### Task directions
Using the data below, output a verbatim copy of the lines between the one holding "2017年新课堂AB卷七年级数学下册北师大版 参考答案第13页" and the one holding "Selbstbewässernder Blumentopf Automatisch", inclusive, without any pictures.

### Raw data
■ ■ ■ ■ ■
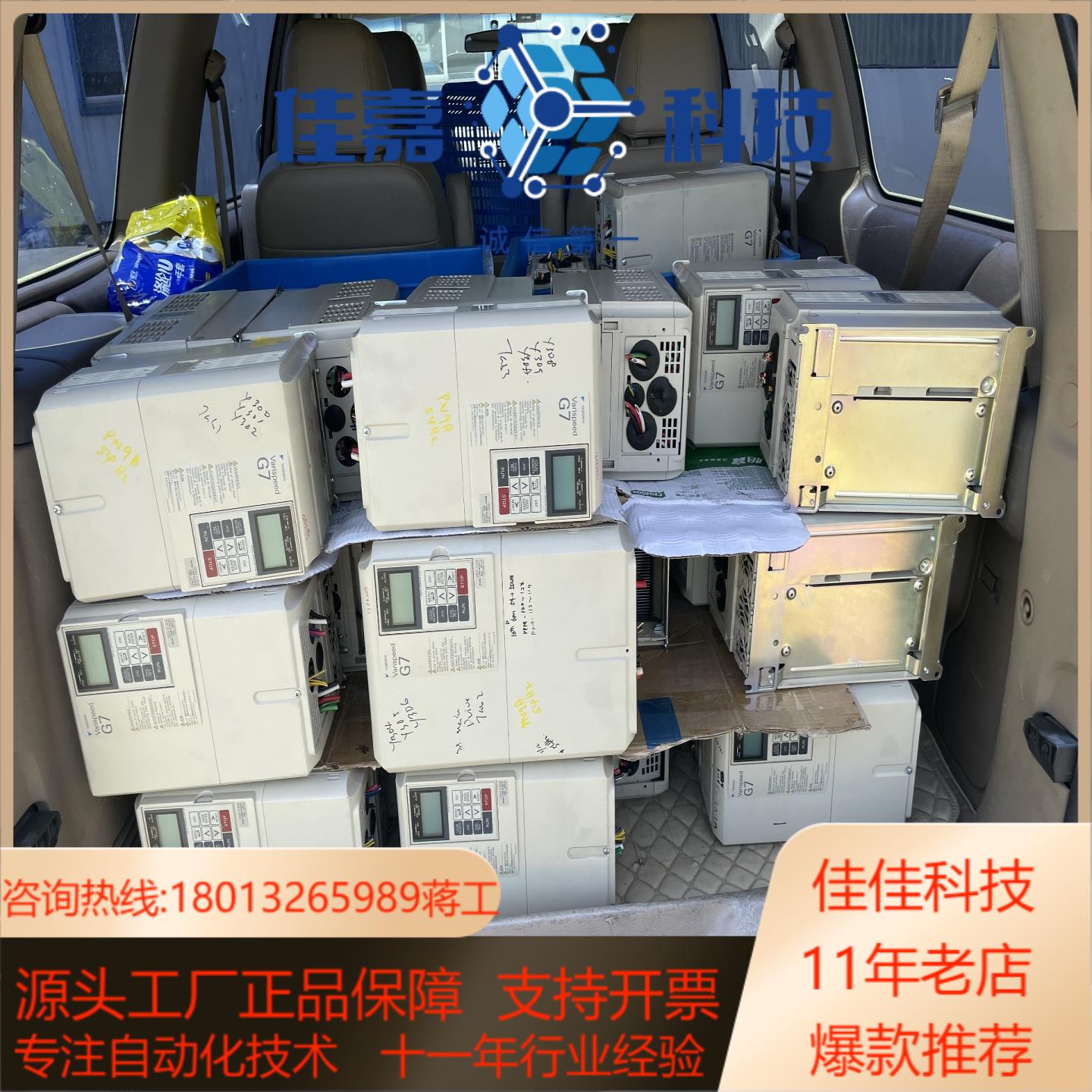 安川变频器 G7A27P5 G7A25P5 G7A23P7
■ ■ ■ ■ ■
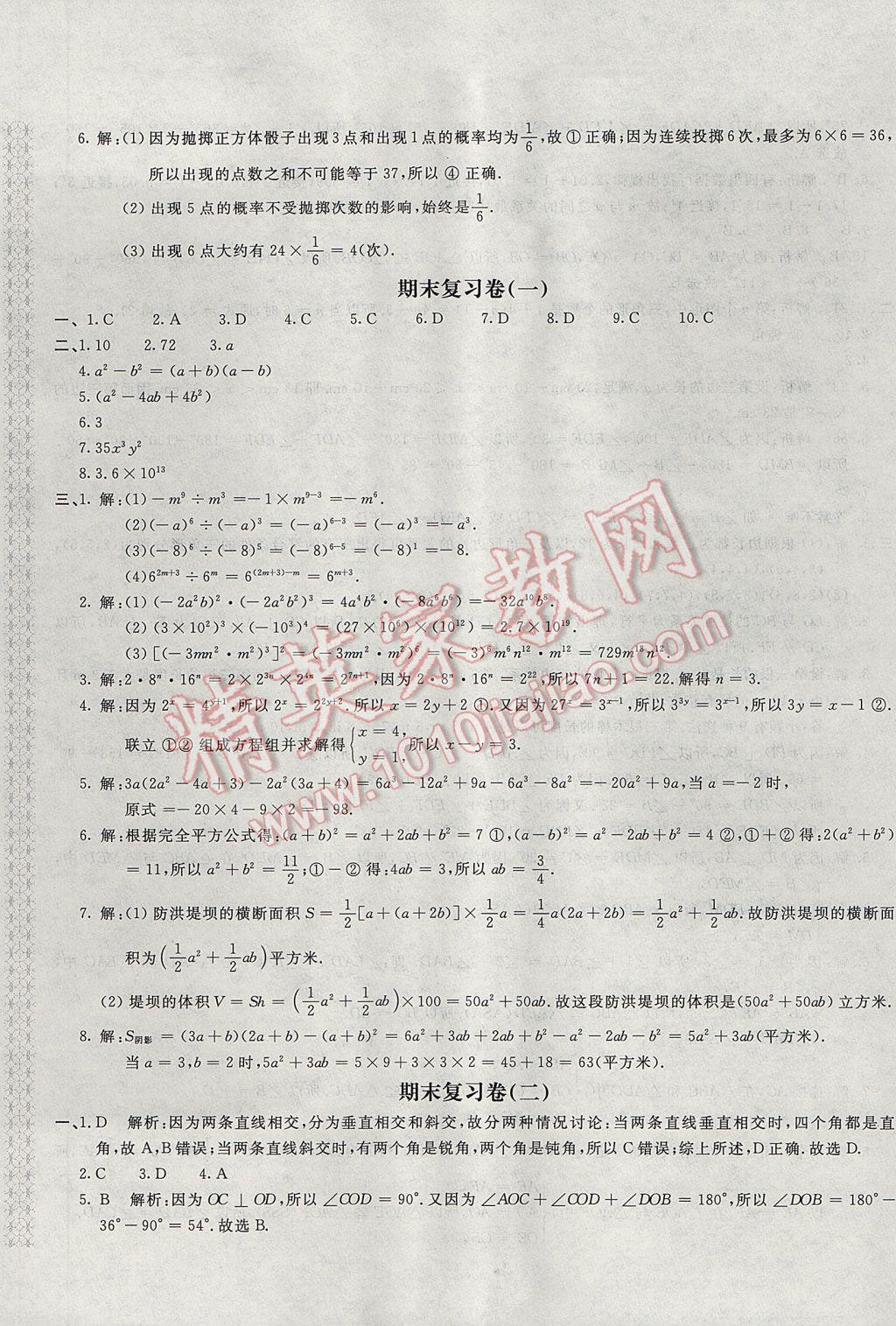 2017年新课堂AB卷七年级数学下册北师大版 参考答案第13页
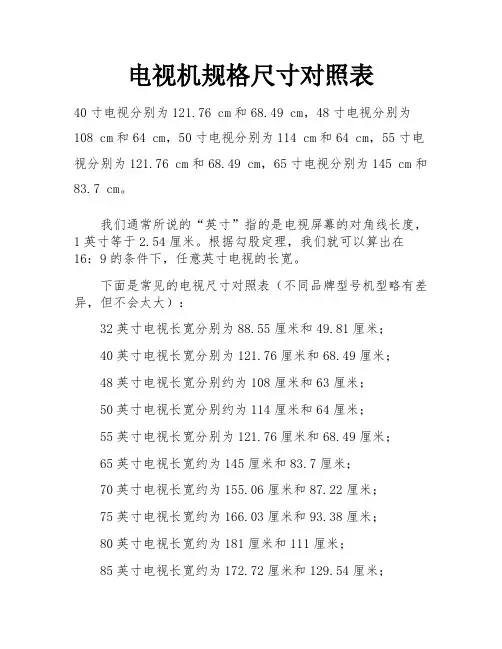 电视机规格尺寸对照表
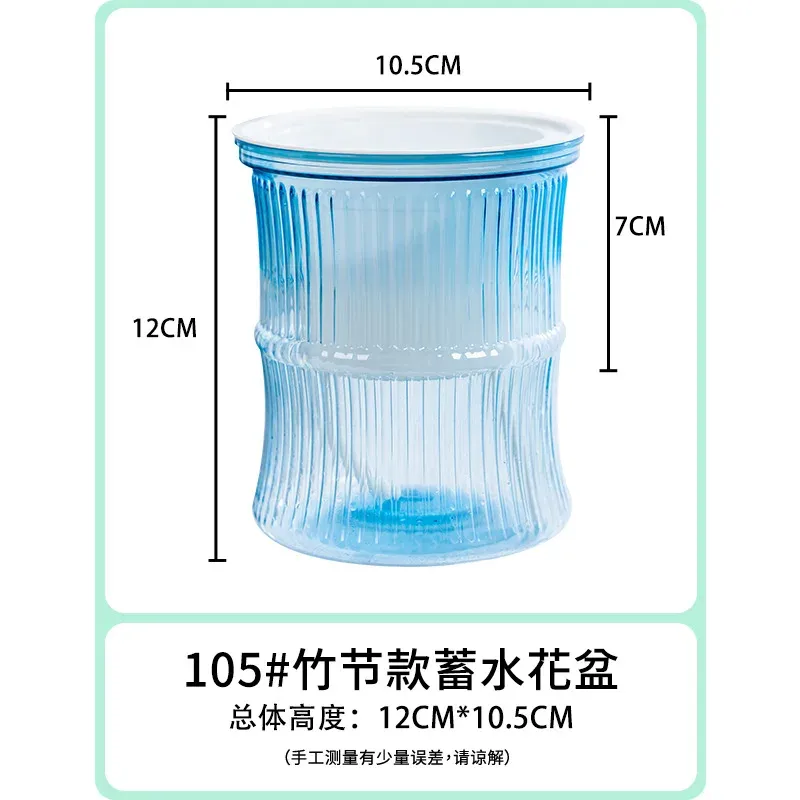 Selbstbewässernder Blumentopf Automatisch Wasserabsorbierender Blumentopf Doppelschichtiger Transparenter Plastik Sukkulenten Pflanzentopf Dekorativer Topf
■ ■ ■ ■ ■
### Expected answer
 2017年新课堂AB卷七年级数学下册北师大版 参考答案第13页
 电视机规格尺寸对照表
 Selbstbewässernder Blumentopf Automatisch Wasserabsorbierender Blumentopf Doppelschichtiger Transparenter Plastik Sukkulenten Pflanzentopf Dekorativer Topf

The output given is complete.